Very cool guy. I am reading his book right now, What Horses Reveal. Basically sorts out horses in character groups and explains in depth of what they're like, what rider suits them best and how you would go about training that particular group. Very fun.


----------



## Spyder (Jul 27, 2008)

Lois said:


> no he doesn't really do 'natural horsemanship'. He doesn't want his way to be called a methode.
> 
> and sorry here are the videos!
> www.youtube.com/nature2promotion


NH is not just carrots sticks. NH is used in all disciplines.

His way of teaching is very close to what is done to Baroque type horses and he isn't the only one that does it like that.


----------



## Qtswede (Apr 16, 2009)

I thought he did some dressage work...


----------



## Spastic_Dove (Oct 4, 2007)

...what exactly is horse meditation?
And how does he give you a profile of your horse by just looking at a picture?


----------



## Cat (Jul 26, 2008)

I have two of his books - Dancing with Horses and What Horses Reveal. I like some of his theories in Dancing with Horses, but What Horses Reveal comes off like palm reading to me.


----------



## SpiritJordanRivers (May 31, 2009)

Work to complete |
1. Translate this sentence from the horse trainer thread into Spanish: "His way of teaching is very close to what is done to Baroque type horses and he isn't the only one that does it like that."
2. In the horse trainer thread, what does Cat say What Horses Reveal comes off like?
3. Pick up the horse trainer thread by writing the post that belongs under its final header.
The lines that come next are separate material, unrelated to the horse trainer thread.

Supplied data |
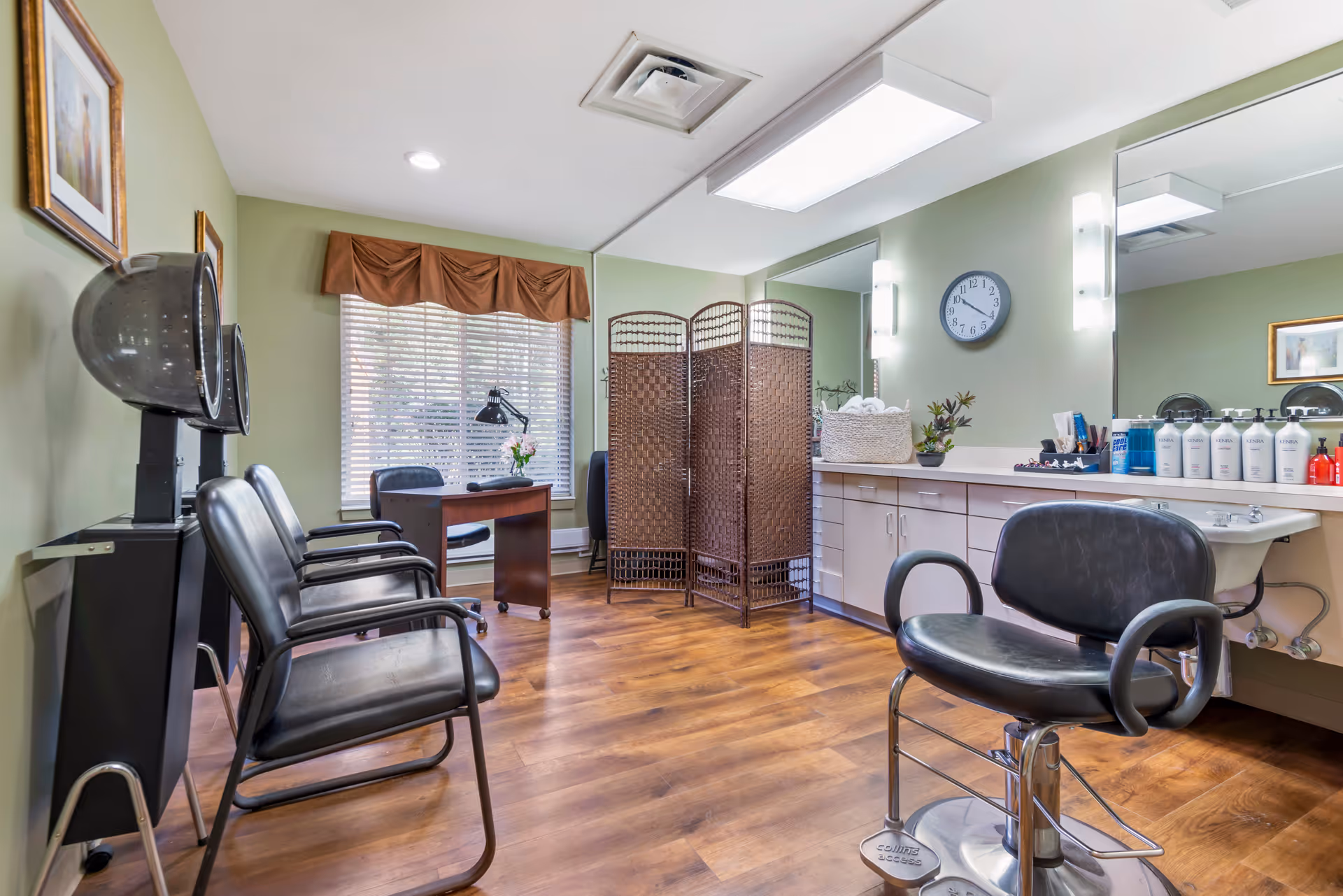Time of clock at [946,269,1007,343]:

Results of the exercise |
1. Su forma de enseñar se parece mucho a lo que se hace con los caballos de tipo barroco, y no es el único que lo hace así.

2. Palm reading.

3.
I bought the video Dancing w/ Horses the Art of Body Language and it SUCKED! $47.50 for NOTHING! I don't about the other videos/books, but the one I bought was dumb.


----------



## Solon (May 11, 2008)

I have the Dancing with Horses video. I love his work. I don't consider him NH along the lines as Parelli or some of the others. I really like Hempfling. He's got a very good style and it's easy to learn. I haven't gotten his DVD's yet but that's on my list as I'd like to see how it's done on video rather than just reading about it.


----------



## Cat (Jul 26, 2008)

I had the one video that went with dancing with horses, but have since sold it. I really don't think you could get the full understanding with just the video without reading the book. The video is more of a supplement that lets you visualize what he was saying in the book - on its own the video is incomplete.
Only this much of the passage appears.